AIM OF THE EXERCISE ▸ Your task is to return the line containing "In this photograph, which" plus every line after it, exactly and with nothing added.

RECORD EXTRACTS ▸
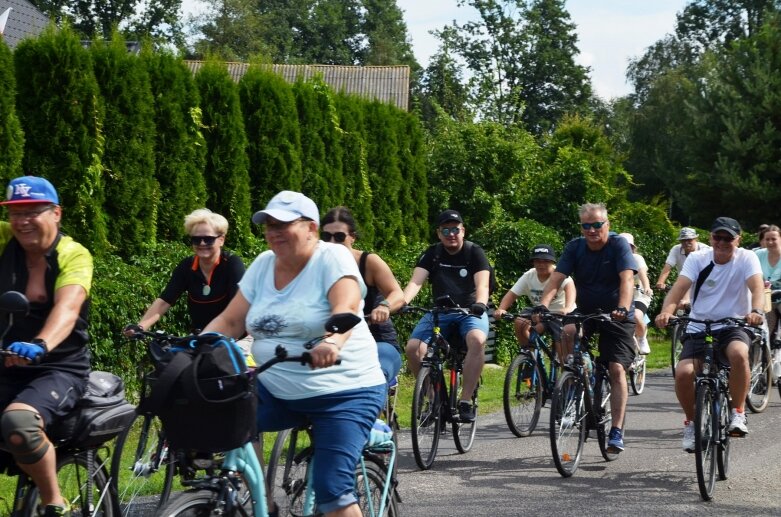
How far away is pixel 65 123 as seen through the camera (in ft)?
34.9

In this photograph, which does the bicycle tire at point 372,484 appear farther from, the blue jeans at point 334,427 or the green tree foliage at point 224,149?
the green tree foliage at point 224,149

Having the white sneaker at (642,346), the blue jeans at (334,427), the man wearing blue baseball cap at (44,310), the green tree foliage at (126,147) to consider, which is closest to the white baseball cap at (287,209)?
the blue jeans at (334,427)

OUTPUT FOR THIS EXERCISE ▸
In this photograph, which does the bicycle tire at point 372,484 appear farther from, the blue jeans at point 334,427 or the green tree foliage at point 224,149?
the green tree foliage at point 224,149

Having the white sneaker at (642,346), the blue jeans at (334,427), the man wearing blue baseball cap at (44,310), the green tree foliage at (126,147) to consider, which is closest to the white baseball cap at (287,209)?
the blue jeans at (334,427)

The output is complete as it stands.